龍の献身というのは、目を見張るものがあるが、こういう困ったこともあるんだな。

まあ、見方を考える切っ掛けにするには、今の千秋ので充分だとは思うけど、もう一押し、大和にも言っておいてもらおうか。

あいつのことだから、もう言ってるかもしれないが。

澪は、大和に、どうやら全幅の信頼を寄せてるみたいだしな。

…私が言っても、私を守るためだと言って聞かないだろうし。

そういうところは、なかなか上手くいかないところだとも思う。


「おかーさん、見てー」

「見テー」

「ん?」

「出来た!」

「出来たヨ」

「あら、上手くやったわね。これは、何かしら?」

「これがお花で、これがチョウチョ」

「蝶々?緑色の蝶々なんているのか?」

「いや、こっちがカナブンで、こっちが玉虫だろうな。りるは、虫全般のことを指してチョウチョと言うらしい」

「ふふふ。小さい子って、そういうことがよくあるわよね。うちの子も、昔はこんなに可愛かったのにねぇ」

「先生にも子供がいるんだ」

「ええ。今は反抗期真っ盛りでね。大変なのよ」

「ふぅん…」

「まあ、大変だけど、自分の子供だし。自立心が芽生える頃だけど、やっぱり親がしっかりしてないと、道を見失っちゃうからね」

「…先生って、いい親なんだな」

「そうかしら?自分では分からないわねぇ」

「いい親だよ」

「ふふふ。ありがとね」


千秋は、あんなことがあったからこそ、身に染みてこういうことが分かるのかもしれない。

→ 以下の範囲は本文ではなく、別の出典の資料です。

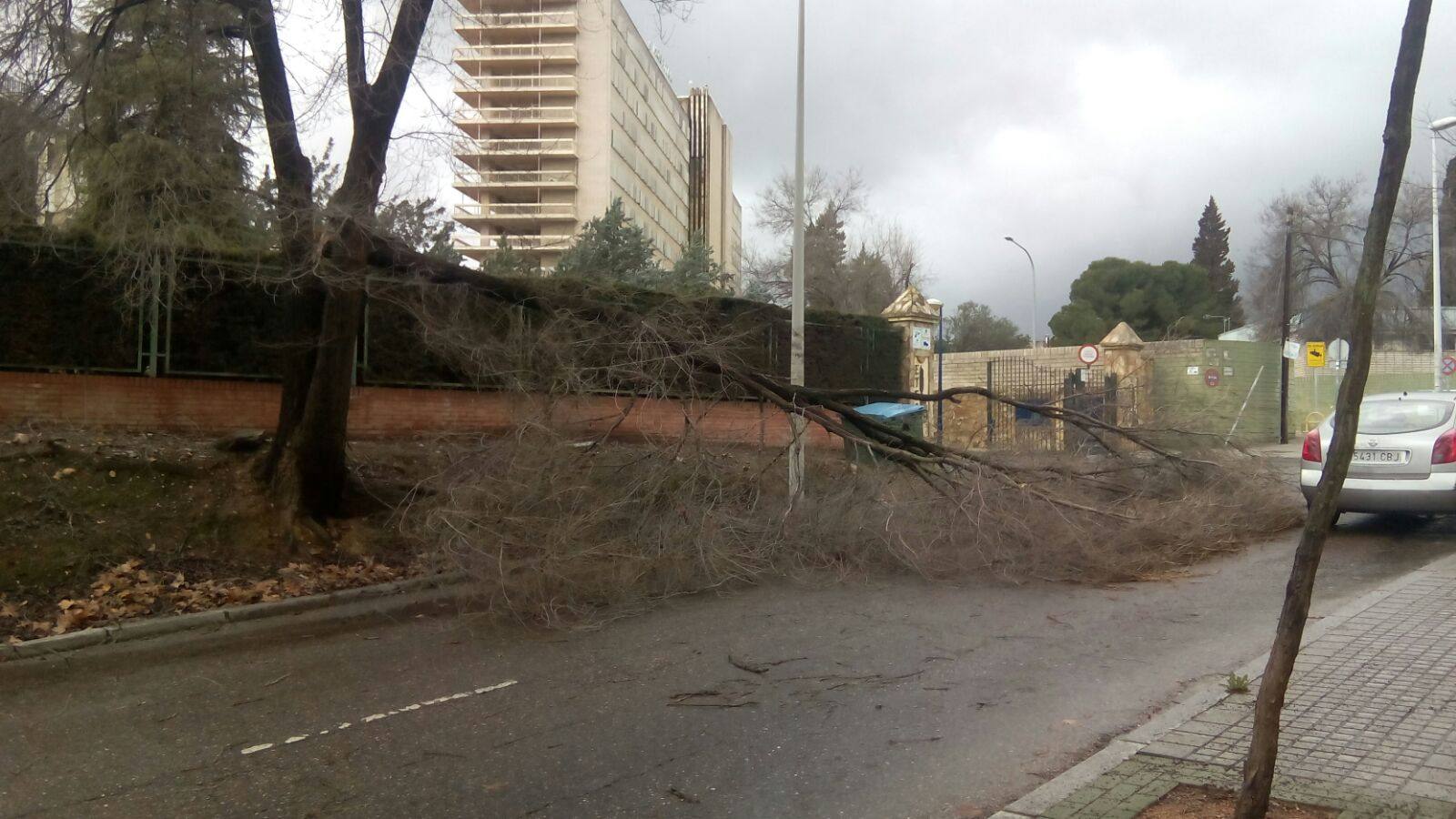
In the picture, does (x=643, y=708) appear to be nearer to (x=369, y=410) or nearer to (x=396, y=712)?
(x=396, y=712)

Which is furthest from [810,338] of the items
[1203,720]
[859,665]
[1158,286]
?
[1158,286]

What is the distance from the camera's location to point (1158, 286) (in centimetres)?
5984

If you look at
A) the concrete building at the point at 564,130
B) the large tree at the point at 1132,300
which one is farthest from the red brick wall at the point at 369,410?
the large tree at the point at 1132,300

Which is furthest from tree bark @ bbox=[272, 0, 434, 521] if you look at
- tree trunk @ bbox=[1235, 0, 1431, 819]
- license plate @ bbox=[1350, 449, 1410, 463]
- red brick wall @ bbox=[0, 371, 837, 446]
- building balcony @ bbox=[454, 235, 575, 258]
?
building balcony @ bbox=[454, 235, 575, 258]

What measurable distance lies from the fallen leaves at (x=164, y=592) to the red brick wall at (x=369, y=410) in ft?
7.00

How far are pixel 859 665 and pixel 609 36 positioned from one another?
51418 millimetres

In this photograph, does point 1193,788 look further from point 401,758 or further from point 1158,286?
point 1158,286

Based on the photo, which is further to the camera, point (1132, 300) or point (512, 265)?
point (1132, 300)

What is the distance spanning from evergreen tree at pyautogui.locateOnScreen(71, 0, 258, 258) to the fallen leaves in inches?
121

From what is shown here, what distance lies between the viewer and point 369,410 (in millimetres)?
14484

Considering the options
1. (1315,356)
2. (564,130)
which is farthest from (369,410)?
(564,130)

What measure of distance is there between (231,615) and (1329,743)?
7.82 m

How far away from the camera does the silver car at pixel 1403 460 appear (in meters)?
10.5

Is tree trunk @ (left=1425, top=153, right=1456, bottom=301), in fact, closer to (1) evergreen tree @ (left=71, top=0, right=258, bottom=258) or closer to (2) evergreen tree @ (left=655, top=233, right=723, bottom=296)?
(2) evergreen tree @ (left=655, top=233, right=723, bottom=296)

反抗していた自分の気持ちと、たぶん、ずっと後悔していた親の気持ちも。

だから、千秋のその言葉は、表面には出ない深さがあるような、そんな気がした。


「それでね、これがセトで、お花畑で遊んでるんだよ!」

「お花畑って、広場のか?」

「うん!」

「あぁ、何か掘り返してると思ったら、あそこ、お花畑になるのね」

「まだ芽が出たばかりだけどな。うちの望って子が作ってるんだ」

「へぇ。大変でしょう?」

「いや、広場のセトって龍に手伝わせてるみたいだ。花の世話は、もちろん望が主体でやってるけど、水遣りの水を汲んできたり、土を掘り返したりっていうのは、セトがやってる」

「そうなの?広場にいた、あの大きな龍が?まあ、あの龍だったら、それくらいは軽々とやってくれそうねぇ」

「ああ」

「セトが、お花を摘んで、お花の冠を作ってるんだヨ」

「あいつが作ったら、どんな巨大な冠になるんだろうな」

「意外と繊細かもしれないわよ」

「そうだったら面白いな」

「お母さんに、これあげる!」

「あげル」

「ん?そうか?ありがとうな」

「ん~」「エヘヘ」


作品を受け取って、二人の頭を撫でてやる。

誰にも見せなかったのは、こういうことだったのかもしれないな。

大作というは、人知れず完成していて、そして、見た人を驚かせるものだ。

これは、確かに、二人の大作だった。


「でも、小さい子って、こういうのには自分を入れたりするものじゃないかしらねぇ」

「どうだろうな」

「自由に絵を描かせてあげたりすると、自分の絵とか、家族の絵とか、そういう身近な人の絵から描いていくように思うけど」

「身近と言えば、身近だけどな」

「でも、まだまだお花畑は完成していないんだし、セトはともかく、二人はなかなか想像力が豊かなようね」

「そうかもしれないな」


まあ、想像と言うなら、怪獣の絵を描いたりもするだろうとも思うが。

でも、題材として、未だ見ぬ花畑と、そこにいるセトを選ぶというのは、確かに変わっているというか、なかなか着眼点がいいというか。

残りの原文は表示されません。